Willy Franz Acarapi Sullca

Como resultado del proceso de la nacionalización de los hidrocarburos, el Estado boliviano mejoró sus ingresos y los reinvirtió en la construcción de nuevas infraestructuras, como plantas separadoras de líquidos y de petroquímica, que hoy le permiten convertirse en un importante proveedor de gas licuado de petróleo (GLP), urea y gas natural.

La transformación boliviana fue trascendental en los últimos 12 años, tomando en cuenta que en 2006 —primera gestión de gobierno del presidente Evo Morales— el país sólo exportaba gas natural a dos mercados: Brasil y Argentina, que en la actualidad continúan demandando el combustible. Sin embargo, en la anterior semana se realizó un preacuerdo para la venta a Paraguay a través de un gasoducto en el mediano plazo o de forma inmediata mediante el GNL (gas natural licuado) porque éste utiliza plantas regasificadoras y cisternas para transportar el gas.

Al proceso de exportación del gas natural, desde hace unos años, se sumó el GLP con la construcción de las plantas procesadoras de líquidos Río Grande (Santa Cruz) y Gran Chaco (Tarija). El primero, que es de tamaño menor, tiene el fin de abastecer el consumo interno; mientras que el segundo, que es de mayor capacidad, tiene el objetivo de transformar a Bolivia en proveedor neto de gas licuado a países de Suramérica, como el caso de Argentina, Uruguay, Perú y Paraguay, que en este momento demandan el producto.
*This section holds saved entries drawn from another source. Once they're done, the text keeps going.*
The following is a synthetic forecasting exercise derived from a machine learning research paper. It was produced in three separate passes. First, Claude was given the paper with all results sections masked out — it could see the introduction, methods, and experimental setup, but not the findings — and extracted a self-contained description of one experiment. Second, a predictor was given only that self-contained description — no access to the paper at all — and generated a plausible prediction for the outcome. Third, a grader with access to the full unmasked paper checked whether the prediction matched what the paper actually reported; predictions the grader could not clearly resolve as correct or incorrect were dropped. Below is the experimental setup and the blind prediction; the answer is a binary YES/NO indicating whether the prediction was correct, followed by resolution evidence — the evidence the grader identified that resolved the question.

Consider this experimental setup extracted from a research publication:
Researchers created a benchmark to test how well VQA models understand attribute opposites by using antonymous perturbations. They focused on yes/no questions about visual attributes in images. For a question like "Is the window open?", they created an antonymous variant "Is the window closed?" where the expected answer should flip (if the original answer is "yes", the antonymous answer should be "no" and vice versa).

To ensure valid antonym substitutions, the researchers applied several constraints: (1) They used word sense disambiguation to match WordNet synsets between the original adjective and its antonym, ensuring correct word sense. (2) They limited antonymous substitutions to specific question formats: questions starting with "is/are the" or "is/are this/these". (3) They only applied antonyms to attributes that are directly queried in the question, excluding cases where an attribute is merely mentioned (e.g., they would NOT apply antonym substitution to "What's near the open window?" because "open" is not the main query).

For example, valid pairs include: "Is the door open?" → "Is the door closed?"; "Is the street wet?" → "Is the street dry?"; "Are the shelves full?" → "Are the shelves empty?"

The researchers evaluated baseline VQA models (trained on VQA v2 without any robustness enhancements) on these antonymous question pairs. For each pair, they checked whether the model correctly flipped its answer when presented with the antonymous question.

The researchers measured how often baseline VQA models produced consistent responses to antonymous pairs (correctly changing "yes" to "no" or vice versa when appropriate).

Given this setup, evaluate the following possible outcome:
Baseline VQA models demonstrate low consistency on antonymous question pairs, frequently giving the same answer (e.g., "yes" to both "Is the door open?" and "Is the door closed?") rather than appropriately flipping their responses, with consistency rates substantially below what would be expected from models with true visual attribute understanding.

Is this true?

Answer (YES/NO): NO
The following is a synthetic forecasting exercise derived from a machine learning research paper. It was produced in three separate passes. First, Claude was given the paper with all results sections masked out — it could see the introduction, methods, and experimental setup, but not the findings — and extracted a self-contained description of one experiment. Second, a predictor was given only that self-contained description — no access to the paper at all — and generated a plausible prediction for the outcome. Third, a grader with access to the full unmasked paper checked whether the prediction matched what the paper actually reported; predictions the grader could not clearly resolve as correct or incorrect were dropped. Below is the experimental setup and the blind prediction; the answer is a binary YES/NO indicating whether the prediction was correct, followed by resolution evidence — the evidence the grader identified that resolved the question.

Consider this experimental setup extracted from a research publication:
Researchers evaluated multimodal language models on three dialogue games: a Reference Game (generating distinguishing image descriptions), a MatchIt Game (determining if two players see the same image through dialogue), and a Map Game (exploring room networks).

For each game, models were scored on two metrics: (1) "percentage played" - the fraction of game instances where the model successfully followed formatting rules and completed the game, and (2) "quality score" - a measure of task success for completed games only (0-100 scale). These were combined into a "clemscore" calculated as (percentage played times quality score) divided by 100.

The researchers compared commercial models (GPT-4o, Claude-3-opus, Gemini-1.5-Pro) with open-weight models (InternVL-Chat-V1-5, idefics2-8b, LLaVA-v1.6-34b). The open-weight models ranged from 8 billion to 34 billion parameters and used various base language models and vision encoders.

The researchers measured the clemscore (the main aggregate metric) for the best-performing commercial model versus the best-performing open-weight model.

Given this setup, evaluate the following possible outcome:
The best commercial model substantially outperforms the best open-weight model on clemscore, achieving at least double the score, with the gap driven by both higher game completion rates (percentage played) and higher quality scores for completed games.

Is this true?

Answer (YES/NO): NO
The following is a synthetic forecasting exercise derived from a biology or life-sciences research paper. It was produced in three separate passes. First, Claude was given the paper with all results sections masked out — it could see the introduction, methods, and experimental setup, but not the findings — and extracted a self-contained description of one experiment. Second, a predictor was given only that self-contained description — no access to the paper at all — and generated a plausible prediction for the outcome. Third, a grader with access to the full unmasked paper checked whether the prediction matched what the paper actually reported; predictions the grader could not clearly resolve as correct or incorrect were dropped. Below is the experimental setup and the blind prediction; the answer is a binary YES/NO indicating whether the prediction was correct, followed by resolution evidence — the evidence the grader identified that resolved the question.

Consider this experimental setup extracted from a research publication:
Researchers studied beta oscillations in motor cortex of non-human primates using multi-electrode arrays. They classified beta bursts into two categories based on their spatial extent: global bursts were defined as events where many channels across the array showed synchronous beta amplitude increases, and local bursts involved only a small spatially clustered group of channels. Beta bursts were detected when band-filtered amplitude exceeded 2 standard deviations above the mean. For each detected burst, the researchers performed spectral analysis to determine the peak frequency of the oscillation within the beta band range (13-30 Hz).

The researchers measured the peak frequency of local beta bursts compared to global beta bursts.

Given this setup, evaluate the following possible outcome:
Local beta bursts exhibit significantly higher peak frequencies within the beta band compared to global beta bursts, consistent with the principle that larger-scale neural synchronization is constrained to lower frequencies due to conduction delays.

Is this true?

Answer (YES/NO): YES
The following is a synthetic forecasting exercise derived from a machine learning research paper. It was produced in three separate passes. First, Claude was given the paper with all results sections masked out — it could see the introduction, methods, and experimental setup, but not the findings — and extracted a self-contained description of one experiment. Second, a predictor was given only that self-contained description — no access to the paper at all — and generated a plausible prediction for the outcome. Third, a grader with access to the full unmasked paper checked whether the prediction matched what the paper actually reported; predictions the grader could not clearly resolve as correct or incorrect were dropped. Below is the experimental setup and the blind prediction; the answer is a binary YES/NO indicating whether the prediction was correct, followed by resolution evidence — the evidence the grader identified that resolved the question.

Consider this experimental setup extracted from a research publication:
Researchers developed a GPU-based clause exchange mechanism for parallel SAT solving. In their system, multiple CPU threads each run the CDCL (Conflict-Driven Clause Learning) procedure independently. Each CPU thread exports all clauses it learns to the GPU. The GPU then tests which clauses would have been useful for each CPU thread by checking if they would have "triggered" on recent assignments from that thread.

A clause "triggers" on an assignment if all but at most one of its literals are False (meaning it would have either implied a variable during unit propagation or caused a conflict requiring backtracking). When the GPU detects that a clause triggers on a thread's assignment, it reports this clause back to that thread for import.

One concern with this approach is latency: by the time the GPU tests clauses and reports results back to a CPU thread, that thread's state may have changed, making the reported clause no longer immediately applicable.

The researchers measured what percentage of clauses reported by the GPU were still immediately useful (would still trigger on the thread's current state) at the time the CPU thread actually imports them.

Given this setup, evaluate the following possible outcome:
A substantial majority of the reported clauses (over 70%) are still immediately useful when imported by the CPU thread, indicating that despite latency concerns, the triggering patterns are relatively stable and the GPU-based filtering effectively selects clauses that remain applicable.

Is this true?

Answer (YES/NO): NO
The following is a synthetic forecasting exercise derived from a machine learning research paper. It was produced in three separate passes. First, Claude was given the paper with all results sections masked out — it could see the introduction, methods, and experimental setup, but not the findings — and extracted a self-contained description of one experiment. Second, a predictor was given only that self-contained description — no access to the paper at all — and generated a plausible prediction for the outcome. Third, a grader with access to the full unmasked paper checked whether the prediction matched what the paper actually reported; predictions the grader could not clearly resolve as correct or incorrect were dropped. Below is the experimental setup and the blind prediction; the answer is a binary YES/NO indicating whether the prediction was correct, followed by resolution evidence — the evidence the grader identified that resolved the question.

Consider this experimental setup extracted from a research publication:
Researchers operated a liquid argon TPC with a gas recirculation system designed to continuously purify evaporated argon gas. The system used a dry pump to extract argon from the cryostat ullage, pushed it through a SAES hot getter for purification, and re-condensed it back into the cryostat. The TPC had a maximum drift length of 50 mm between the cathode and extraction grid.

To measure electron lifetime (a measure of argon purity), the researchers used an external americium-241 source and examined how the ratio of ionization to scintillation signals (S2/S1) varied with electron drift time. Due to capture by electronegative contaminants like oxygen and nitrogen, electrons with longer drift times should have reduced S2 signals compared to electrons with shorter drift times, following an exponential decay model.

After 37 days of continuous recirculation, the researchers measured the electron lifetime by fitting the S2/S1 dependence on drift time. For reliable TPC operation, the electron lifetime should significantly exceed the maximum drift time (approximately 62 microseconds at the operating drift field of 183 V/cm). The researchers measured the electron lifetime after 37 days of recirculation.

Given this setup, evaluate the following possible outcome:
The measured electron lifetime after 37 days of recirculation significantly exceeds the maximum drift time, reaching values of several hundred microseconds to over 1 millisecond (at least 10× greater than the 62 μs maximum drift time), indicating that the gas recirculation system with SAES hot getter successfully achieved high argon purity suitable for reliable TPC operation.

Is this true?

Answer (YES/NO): YES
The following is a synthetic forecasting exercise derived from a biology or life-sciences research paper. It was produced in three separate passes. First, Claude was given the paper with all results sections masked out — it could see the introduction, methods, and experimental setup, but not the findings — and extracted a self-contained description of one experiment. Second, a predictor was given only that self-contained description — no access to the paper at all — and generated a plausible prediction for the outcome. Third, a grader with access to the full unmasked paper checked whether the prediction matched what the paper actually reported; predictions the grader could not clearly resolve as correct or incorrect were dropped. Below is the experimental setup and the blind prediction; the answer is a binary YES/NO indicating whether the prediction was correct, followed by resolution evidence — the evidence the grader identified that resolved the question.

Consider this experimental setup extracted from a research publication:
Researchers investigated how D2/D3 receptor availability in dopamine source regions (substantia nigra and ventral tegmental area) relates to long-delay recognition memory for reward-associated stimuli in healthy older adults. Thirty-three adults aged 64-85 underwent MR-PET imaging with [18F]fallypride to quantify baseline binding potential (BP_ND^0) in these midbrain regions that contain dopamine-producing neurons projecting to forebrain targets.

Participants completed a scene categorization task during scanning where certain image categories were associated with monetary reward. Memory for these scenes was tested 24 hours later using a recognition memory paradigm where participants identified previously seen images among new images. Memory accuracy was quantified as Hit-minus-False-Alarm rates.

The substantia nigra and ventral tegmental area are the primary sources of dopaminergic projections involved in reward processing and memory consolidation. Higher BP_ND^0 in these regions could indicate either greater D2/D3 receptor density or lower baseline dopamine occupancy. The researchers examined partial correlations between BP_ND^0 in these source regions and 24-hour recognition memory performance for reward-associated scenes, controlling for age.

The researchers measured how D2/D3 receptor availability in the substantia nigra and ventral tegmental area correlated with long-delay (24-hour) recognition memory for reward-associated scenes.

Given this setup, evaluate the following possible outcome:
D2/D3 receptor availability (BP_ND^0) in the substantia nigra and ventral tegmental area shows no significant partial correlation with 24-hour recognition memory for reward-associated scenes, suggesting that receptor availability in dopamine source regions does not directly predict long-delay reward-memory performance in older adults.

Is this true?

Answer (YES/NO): NO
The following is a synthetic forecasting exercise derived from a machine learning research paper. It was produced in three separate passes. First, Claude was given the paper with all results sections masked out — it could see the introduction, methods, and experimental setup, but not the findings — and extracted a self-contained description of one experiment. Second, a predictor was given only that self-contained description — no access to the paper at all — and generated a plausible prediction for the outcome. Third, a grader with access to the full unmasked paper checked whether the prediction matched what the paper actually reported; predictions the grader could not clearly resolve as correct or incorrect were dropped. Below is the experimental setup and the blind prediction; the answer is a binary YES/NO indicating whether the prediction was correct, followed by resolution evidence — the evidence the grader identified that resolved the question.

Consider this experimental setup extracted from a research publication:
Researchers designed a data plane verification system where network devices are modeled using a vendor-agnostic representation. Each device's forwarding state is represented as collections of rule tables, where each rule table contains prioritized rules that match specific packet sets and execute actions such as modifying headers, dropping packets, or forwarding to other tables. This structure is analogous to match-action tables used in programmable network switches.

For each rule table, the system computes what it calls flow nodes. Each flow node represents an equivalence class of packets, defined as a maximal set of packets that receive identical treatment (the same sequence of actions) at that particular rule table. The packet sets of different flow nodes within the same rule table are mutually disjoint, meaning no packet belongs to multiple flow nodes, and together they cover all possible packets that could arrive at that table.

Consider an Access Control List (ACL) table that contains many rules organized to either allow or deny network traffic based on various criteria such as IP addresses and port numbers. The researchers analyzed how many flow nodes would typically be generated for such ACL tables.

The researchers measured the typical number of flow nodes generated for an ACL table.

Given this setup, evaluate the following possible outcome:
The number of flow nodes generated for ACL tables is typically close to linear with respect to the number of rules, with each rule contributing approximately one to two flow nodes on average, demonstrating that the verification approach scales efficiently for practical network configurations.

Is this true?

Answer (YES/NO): NO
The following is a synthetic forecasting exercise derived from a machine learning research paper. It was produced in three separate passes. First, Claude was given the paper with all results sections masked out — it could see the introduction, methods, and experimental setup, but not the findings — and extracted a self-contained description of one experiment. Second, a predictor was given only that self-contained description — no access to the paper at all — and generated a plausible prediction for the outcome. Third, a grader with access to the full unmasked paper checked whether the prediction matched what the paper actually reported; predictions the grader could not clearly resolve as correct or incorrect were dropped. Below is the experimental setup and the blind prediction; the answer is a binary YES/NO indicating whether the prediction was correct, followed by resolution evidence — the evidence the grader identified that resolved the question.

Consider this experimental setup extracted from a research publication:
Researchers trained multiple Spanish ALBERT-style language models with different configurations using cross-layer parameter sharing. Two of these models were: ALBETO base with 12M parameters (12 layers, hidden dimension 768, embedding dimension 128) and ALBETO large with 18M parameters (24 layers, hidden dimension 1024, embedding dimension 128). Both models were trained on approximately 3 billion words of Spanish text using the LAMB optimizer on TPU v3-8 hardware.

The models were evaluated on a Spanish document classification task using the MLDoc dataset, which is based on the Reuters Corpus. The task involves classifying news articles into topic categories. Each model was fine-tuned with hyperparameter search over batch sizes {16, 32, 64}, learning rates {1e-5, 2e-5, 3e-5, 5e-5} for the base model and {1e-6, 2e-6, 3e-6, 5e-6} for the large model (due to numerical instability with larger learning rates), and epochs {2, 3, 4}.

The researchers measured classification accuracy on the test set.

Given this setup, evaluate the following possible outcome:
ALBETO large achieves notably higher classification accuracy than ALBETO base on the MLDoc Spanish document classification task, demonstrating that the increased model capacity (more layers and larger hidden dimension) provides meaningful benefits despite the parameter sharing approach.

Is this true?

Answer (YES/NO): NO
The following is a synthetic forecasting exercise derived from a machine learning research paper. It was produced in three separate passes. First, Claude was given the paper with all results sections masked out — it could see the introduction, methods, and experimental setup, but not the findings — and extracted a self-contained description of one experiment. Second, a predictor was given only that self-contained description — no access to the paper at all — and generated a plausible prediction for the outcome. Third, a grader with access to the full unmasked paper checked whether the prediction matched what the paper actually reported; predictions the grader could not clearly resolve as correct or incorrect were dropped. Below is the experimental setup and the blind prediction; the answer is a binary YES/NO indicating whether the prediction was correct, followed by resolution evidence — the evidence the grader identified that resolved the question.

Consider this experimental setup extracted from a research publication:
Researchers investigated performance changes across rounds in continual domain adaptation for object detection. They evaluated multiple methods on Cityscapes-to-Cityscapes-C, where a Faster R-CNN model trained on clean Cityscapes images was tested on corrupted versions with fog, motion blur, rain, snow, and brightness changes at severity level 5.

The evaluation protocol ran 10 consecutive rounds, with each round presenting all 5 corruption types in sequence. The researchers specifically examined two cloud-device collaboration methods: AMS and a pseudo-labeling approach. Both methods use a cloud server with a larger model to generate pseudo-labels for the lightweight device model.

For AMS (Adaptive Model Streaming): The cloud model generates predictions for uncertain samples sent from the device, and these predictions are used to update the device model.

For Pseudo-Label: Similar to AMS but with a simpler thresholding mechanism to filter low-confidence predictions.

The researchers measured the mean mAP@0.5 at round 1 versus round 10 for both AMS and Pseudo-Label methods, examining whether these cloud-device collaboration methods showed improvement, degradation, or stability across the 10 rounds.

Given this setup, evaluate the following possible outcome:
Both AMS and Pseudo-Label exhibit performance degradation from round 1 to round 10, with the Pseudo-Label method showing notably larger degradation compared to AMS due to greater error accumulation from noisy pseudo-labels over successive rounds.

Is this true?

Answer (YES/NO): NO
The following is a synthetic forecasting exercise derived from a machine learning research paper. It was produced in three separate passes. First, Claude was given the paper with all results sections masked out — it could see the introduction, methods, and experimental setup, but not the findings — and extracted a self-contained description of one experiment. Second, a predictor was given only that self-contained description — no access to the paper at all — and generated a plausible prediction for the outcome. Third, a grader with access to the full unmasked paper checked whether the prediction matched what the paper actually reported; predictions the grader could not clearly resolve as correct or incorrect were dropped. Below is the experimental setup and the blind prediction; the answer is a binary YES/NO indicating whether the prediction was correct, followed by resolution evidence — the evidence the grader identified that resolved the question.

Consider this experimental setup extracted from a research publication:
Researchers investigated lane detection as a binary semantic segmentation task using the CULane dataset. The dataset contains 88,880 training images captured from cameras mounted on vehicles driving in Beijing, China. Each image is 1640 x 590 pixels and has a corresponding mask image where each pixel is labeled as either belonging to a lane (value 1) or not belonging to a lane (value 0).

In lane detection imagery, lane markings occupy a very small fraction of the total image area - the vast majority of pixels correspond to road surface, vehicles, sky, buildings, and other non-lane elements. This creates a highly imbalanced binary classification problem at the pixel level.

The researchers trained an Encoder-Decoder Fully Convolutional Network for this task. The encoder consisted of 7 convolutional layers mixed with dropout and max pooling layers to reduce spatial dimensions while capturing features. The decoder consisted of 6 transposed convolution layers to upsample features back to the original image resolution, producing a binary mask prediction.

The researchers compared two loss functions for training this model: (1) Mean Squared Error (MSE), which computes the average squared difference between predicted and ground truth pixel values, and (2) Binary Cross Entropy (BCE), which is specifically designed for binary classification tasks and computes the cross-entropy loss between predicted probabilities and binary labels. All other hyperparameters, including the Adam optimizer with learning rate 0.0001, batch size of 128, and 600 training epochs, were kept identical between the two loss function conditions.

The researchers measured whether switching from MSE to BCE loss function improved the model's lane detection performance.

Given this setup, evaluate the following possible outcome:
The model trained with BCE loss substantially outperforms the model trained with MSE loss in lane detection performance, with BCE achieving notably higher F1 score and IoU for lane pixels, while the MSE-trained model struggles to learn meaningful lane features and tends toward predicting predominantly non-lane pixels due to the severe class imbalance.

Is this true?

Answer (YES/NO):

Según el Gobierno, Paraguay es el principal destino del GLP porque se llega a cubrir el 95% de la demanda total del país vecino.

Para el caso de la urea, los mercados que demandan el agrofertilizante son Uruguay, Paraguay, Argentina, Perú y Brasil. Este último gestiona la compra de 300 mil toneladas adicionales a las 335 mil que Bolivia comprometió inicialmente.